We are all under pressure. The bad news is, it’s not going to get better. The worse news is, if you don’t do something about it, the pressure will (and undoubtedly has) affected you physically and emotionally. The good news is you can learn to manage pressure. You can develop strategies that reduce its hold on you. Mostly, it’s about how to reframe and change your mindset.

When we’re under pressure, we feel an adrenaline surge. This surge gives you the energy to stretch your physical, creative, and/or emotional drive. Unfortunately, the crash that follows depletes you, and you still have more on your plate.

Strategies for developing the right mindset can help you from escalating pressure and lowers the anxieties you are feeling. Theodore Kinni in Leading Under Pressure offers Dane Jensen’s four-step technique for diffusing pressure. It applies to the business world, the world of athletes, as well as your professional and personal life.  

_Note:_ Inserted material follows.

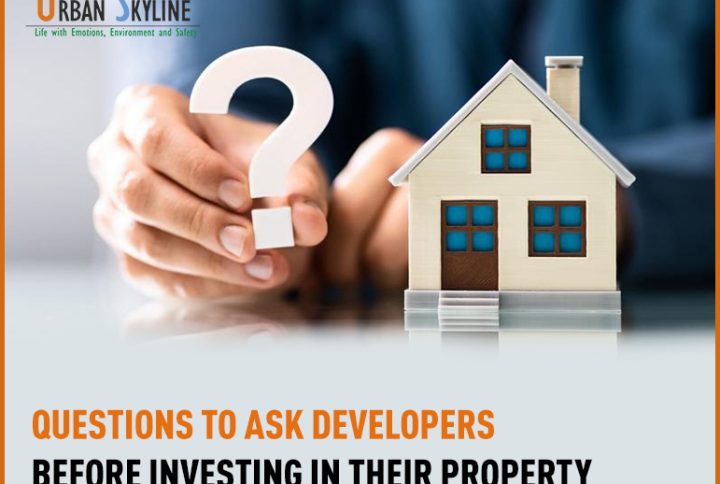 Questions to ask developers before investing in their property - Urban Skyline - Blog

  1. Ask yourself what’s not at stake – When you focus on a big project, a deadline, a chosen or imposed job change, remember to pause. Take the time to identify what in your life is not hinging on this one thing. Intense focus may be needed, but it also blocks out everything that’s not in our face. We cannot see the complete picture. Stop and took for what is good in your life, personally or at work. This hasn’t changed. These things will to be there however this one big thing plays out. The perspective can help you breathe easier.

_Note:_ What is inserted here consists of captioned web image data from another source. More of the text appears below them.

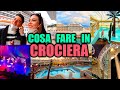 la mia PRIMA VOLTA su una NAVE da CROCIERA! 🛳 cosa fare in crociera🌊BLUVACANZE MSC CROCIERE | VLOG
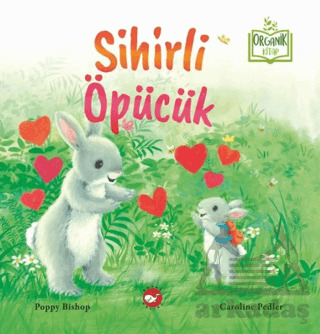 Sihirli Öpücük (Organik Kitap) - Beyaz Balina Yayınları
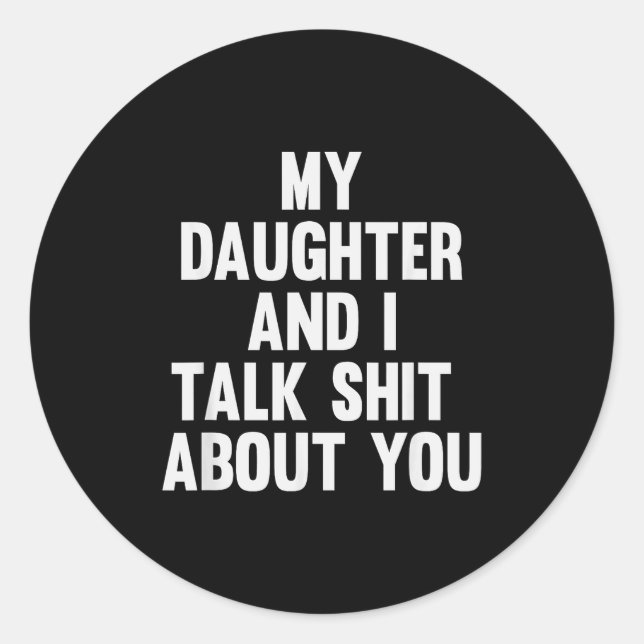 My Daughter And I Talk About You Funny Matching Da Runder Aufkleber (Vorderseite)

  • Avoid the anxiety spiral – We have overactive brains which usually jump to the negative. We tend to escalate things. It’s a form of catastrophizing. A simple example might be when your principal asks to speak with you. Immediately, your brain goes to, “What did I do wrong?” “Are they going to eliminate my position?” “Did a parent complain?” You haven’t learned the purpose of the meeting, yet you assume something is wrong. It could be something positive, but you are already in a panic about what might be coming. The energy wasted is enormous. Your stress is high for no reason. This is another time to pause and remind yourself that until you know, you don’t know. You can’t deal with an issue that is still unknown. Wait for further information.
  • Let go of ego-driven stakes – This usually applies when we’re leading or initiating a big project. Maybe you launched a “One book, One School” event. Perhaps you are planning to genre-fy your collection. You’re out on a limb and everyone is looking at you. Besides the anxiety spiral of “what if it doesn’t work?”, you may also find the Imposter Syndrome has taken hold. “Why did I try this?” “What was I thinking?” With support from your PLN and others who have done this, you will get through it. Plan to get help and share credit. Leadership involves risk. The more risks you take, the more successes you have as compared with projects that didn’t meet your expectations. What did you learn from it that you can use next time? Whatever happens, it’s not the end of the world – or your career.

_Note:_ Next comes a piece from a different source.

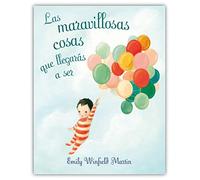Emily Winfield Martin – The Wonderful Things You Will Be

  • Gauge what is truly urgent – Too often we expend time and energy on what is immediately in front of us. Using Jensen as a guide to deal with this, ask yourself, “What might happen if I rush to get this done?” Then ask yourself, “What will happen if I delay for a while?” Not everything that lands on your plate is urgent. How does it relate to your Mission and Goals? What/who is the source of this task/request? Is there a due date on it? If it is immediate, does it make sense to request a delay? Focusing on the high priority items in your to-do list, however you keep track of your tasks, reminds you of what needs doing first. I use a star and sometimes multiple stars.

We don’t need to eliminate pressure. Pressure is not the problem. It can, in fact, be useful. It powers us to go beyond ourselves and do better than we knew we could. However, the anxiety pressure causes drains us. By developing the strategies to reduce the anxiety, we gain the benefits of pressure with fewer negative effects of accompanying anxiety.